PAGE TEXT:
+ + + +
I will write them under the cut. TW: mentions of rape, molestation, victim-blaming.
I get a little personal with my own experiences with sexual assault. Please only read if you are in a good head space for those topics.
I found it difficult to research and discuss the rape allegations initially because I had recently been molested myself during that time. Years have passed, and I have finally been able to broach this topic without getting triggered.
There were many parts of Timothy’s story I could relate to. Convincing myself that it wasn’t a big deal, “jokingly” telling people what had happened to me, although I would describe it more as light-heartedly venting about it rather than joking. I was never really taken seriously. My boyfriend at the time even blamed me for what they were doing to me. I wish someone had told me that what was happening to me was wrong. I wish someone would’ve helped me. I never got the responses that Timothy Heller claims she got, where people grew concerned. Well, there was one person, but it was a while after the abuse had stopped. I wish I had someone while it was happening.
My abusers often silenced me, and I have struggled with codependency my entire life. Both of those things made it incredibly difficult for me to say “no, I don’t want to do this. I don’t want you to do this to me.” I only ever tried telling them to stop a year into the abuse. Neither one of them took me seriously.
+ + + +
STATED PROBLEM 1:
Answer these from the post on sexual assault, one per line:
(a) What three topics does the trigger warning name?
(b) Who blamed the writer for what was being done to them?
(c) How far into the abuse did the writer first try telling the abusers to stop?
STATED PROBLEM 2:
Please set down the stretch of the post on sexual assault from "There were many" through "it was happening." word for word.
STATED PROBLEM 3:
Carry the post on sexual assault forward from its last sentence.
The listing after this point has no connection to the post on sexual assault.

GIVEN INFORMATION:
+ + + +
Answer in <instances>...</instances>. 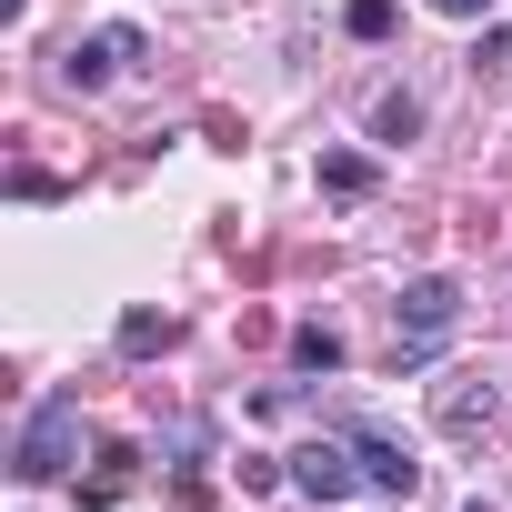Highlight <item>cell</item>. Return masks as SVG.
+ + + +
EXERCISE RESULT 1:
(a) Mentions of rape, molestation, and victim-blaming.
(b) The writer's boyfriend at the time.
(c) A year into the abuse.

EXERCISE RESULT 2:
There were many parts of Timothy’s story I could relate to. Convincing myself that it wasn’t a big deal, “jokingly” telling people what had happened to me, although I would describe it more as light-heartedly venting about it rather than joking. I was never really taken seriously. My boyfriend at the time even blamed me for what they were doing to me. I wish someone had told me that what was happening to me was wrong. I wish someone would’ve helped me. I never got the responses that Timothy Heller claims she got, where people grew concerned. Well, there was one person, but it was a while after the abuse had stopped. I wish I had someone while it was happening.

EXERCISE RESULT 3:
Part of me still blames myself for what happened, but I know that’s just what people like my ex-boyfriend want me to feel. They never bothered to ask for my consent and I never gave an enthusiastic yes regardless. I didn’t deserve to be treated that way.
I considered them my friends at one point, and like Timothy says about her friendship with Melanie, our friendship was all about them.
I was also broken down.
I say all of this not to incriminate Melanie. I don’t think anyone will ever truly know what happened those nights except for the two of them.
I say all of this to properly display why all the victim-blaming Melanie’s fanbase did doesn’t just potentially hurt Timothy, it hurts all victims of sexual assault. Even if Timothy’s story is false, real people have gone through real instances of abuse similar to the ones she described.
I can’t imagine if I came public with what happened to me and was bombarded by people picking apart my body language and words. It would break me even more. I could not mentally or emotionally handle that, on top of being molested. I could barely handle the pain of my abuse not being taken seriously by the people I had already told.
I love her music, but personally I cannot see her fanbase the same. I can’t see her the same for never bringing this issue to light, especially when she went out of her way to thank her fans for “debunking” the allegations. She could’ve condemned victim-blaming, too.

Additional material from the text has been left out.